[START OF DATA EXTRACT]
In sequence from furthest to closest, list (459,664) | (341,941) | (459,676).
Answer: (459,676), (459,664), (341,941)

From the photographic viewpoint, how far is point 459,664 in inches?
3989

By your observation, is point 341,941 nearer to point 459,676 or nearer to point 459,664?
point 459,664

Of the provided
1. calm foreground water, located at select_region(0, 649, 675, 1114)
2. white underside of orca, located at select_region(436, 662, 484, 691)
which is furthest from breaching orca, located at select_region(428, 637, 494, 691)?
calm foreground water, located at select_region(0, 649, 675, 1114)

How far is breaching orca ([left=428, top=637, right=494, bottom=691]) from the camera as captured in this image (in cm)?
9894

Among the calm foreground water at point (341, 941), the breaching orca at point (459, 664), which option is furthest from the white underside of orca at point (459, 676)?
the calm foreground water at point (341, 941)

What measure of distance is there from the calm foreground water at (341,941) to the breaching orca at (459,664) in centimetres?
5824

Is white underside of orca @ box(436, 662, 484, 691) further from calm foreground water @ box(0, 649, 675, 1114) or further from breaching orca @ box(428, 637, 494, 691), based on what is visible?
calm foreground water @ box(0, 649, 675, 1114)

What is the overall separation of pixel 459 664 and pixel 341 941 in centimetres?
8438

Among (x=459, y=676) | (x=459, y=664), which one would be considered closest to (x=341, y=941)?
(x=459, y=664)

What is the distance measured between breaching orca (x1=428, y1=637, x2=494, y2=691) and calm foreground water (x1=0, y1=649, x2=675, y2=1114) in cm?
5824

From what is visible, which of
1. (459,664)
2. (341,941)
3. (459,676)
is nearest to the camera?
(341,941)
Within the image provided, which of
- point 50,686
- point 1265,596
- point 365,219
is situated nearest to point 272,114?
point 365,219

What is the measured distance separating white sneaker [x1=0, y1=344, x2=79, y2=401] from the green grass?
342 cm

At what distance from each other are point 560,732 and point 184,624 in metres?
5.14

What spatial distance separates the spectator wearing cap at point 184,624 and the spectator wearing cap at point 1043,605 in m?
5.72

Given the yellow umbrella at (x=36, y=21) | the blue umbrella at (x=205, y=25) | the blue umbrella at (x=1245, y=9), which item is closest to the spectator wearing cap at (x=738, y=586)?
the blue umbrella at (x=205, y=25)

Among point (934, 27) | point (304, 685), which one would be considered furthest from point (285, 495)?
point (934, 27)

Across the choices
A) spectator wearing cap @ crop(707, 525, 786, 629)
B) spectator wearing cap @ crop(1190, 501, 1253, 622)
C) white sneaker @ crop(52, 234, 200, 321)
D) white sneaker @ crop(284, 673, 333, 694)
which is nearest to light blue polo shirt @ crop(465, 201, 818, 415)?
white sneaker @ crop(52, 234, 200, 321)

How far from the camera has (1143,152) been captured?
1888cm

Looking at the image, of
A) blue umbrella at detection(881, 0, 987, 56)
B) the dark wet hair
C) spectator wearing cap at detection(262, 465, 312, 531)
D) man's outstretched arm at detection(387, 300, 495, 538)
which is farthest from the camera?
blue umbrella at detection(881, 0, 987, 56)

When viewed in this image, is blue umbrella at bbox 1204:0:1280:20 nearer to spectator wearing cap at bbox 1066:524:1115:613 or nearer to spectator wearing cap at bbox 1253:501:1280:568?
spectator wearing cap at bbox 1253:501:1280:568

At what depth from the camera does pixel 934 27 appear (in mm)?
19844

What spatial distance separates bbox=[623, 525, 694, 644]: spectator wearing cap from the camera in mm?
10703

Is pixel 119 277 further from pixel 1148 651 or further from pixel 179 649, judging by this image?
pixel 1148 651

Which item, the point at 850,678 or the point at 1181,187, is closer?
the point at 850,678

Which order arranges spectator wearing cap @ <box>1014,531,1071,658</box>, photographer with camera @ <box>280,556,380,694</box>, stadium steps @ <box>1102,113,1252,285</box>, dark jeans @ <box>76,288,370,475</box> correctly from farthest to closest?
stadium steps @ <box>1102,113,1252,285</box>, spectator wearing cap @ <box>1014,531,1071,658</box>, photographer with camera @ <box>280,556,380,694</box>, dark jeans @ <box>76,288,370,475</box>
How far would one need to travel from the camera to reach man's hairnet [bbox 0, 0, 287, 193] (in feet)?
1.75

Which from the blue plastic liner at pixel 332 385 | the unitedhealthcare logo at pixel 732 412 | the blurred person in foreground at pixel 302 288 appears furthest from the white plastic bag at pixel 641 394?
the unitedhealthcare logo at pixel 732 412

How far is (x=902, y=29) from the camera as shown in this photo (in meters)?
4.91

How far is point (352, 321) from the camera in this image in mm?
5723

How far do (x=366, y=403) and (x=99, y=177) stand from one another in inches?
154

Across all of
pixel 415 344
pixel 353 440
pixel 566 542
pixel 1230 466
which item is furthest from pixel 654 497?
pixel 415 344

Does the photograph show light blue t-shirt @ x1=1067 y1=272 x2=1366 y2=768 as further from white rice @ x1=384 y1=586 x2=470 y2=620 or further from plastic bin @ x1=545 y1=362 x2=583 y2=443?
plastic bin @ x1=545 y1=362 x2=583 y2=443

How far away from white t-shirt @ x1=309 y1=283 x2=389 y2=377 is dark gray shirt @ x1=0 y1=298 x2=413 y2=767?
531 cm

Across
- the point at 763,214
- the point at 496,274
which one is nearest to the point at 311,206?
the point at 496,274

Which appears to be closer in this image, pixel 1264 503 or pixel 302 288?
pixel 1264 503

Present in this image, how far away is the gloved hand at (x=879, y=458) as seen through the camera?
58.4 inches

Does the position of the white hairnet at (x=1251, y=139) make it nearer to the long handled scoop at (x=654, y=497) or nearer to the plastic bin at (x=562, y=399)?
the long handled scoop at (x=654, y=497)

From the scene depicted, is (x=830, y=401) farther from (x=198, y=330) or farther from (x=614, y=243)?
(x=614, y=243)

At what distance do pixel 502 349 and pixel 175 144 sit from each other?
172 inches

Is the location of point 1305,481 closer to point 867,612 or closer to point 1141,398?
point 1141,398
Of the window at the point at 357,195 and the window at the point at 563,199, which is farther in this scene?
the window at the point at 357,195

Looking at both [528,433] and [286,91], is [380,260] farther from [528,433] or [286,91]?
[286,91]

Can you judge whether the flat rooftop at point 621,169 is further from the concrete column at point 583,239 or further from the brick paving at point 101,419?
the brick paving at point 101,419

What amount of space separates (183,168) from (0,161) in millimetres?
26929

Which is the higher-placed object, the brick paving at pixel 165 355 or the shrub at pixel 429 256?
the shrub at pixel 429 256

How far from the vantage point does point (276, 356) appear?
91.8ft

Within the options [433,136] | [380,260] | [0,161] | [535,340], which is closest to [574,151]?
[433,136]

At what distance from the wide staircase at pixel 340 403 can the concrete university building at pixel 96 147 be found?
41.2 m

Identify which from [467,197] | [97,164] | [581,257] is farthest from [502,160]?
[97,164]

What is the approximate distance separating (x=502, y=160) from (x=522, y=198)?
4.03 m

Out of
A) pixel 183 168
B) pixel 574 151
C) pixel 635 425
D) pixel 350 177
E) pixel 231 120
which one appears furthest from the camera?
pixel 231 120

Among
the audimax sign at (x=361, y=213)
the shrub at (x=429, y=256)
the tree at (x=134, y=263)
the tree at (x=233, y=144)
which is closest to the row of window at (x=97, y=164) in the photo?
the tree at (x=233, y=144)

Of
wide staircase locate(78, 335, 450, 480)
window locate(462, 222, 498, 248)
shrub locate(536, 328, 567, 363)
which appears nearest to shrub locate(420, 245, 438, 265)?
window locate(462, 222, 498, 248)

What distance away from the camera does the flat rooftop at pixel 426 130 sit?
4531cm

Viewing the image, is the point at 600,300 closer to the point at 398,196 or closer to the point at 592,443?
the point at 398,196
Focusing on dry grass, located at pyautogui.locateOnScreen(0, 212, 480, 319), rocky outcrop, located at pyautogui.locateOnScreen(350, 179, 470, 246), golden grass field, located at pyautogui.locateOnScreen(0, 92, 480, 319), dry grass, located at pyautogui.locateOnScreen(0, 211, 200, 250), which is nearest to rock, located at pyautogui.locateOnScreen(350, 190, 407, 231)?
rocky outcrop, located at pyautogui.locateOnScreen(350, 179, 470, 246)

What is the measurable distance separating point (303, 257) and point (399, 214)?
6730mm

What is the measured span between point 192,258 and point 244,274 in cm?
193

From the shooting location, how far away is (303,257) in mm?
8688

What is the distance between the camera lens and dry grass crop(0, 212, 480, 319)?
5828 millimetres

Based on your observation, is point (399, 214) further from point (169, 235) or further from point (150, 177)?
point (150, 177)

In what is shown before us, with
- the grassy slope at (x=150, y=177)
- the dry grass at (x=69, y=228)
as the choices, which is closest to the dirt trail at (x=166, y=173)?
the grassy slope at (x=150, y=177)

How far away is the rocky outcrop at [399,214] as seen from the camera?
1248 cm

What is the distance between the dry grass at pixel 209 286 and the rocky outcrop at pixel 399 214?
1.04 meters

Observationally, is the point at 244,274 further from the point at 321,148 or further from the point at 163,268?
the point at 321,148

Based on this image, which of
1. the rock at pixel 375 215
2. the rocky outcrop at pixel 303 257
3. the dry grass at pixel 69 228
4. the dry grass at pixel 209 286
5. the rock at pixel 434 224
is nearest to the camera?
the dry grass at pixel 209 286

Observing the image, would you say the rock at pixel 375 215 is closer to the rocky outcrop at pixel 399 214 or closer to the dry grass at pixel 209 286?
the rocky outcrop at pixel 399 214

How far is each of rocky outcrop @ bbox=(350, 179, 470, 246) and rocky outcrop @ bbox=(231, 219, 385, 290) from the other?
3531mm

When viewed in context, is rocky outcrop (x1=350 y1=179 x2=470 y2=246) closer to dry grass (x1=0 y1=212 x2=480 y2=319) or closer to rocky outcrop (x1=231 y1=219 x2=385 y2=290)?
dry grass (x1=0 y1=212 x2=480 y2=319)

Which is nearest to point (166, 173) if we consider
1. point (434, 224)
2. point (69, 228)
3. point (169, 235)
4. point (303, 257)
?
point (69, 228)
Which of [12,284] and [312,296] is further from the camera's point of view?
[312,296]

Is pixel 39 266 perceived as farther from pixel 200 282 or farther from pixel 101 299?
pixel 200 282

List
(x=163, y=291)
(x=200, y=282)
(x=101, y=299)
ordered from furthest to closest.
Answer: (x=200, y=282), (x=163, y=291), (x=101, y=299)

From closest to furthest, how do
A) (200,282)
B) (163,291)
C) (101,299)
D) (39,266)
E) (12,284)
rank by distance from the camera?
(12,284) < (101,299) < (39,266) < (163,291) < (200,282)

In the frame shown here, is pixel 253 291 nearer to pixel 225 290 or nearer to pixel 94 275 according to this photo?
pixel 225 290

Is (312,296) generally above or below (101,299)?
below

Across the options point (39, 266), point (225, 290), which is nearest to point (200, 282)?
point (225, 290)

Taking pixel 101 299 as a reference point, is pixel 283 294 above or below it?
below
[END OF DATA EXTRACT]
■ **AIM**
Copy out, word for word, the lines of the records above, from the line containing "How far away is the rocky" through the line containing "(12,284) < (101,299)", including both of those lines.

■ **EXPECTED ANSWER**
How far away is the rocky outcrop at [399,214] as seen from the camera?
1248 cm

What is the distance between the dry grass at pixel 209 286 and the rocky outcrop at pixel 399 214?
1.04 meters

Observationally, is the point at 244,274 further from the point at 321,148 or further from the point at 163,268?
the point at 321,148

Based on this image, which of
1. the rock at pixel 375 215
2. the rocky outcrop at pixel 303 257
3. the dry grass at pixel 69 228
4. the dry grass at pixel 209 286
5. the rock at pixel 434 224
is nearest to the camera?
the dry grass at pixel 209 286

Observing the image, would you say the rock at pixel 375 215 is closer to the rocky outcrop at pixel 399 214 or closer to the dry grass at pixel 209 286?
the rocky outcrop at pixel 399 214

How far is each of rocky outcrop @ bbox=(350, 179, 470, 246) and rocky outcrop @ bbox=(231, 219, 385, 290) from the other?
3531mm

When viewed in context, is rocky outcrop (x1=350 y1=179 x2=470 y2=246) closer to dry grass (x1=0 y1=212 x2=480 y2=319) or closer to rocky outcrop (x1=231 y1=219 x2=385 y2=290)?
dry grass (x1=0 y1=212 x2=480 y2=319)

Which is nearest to point (166, 173) if we consider
1. point (434, 224)
2. point (69, 228)
3. point (169, 235)
4. point (303, 257)
?
point (69, 228)
Which of [12,284] and [312,296] is further from the camera's point of view?
[312,296]

Is pixel 39 266 perceived as farther from pixel 200 282 or farther from pixel 101 299?
pixel 200 282

List
(x=163, y=291)
(x=200, y=282)
(x=101, y=299)
ordered from furthest to closest.
Answer: (x=200, y=282), (x=163, y=291), (x=101, y=299)

From closest to furthest, how do
A) (200,282)
B) (163,291)
C) (101,299)
D) (39,266)
E) (12,284)
rank by distance from the camera?
(12,284) < (101,299) < (39,266) < (163,291) < (200,282)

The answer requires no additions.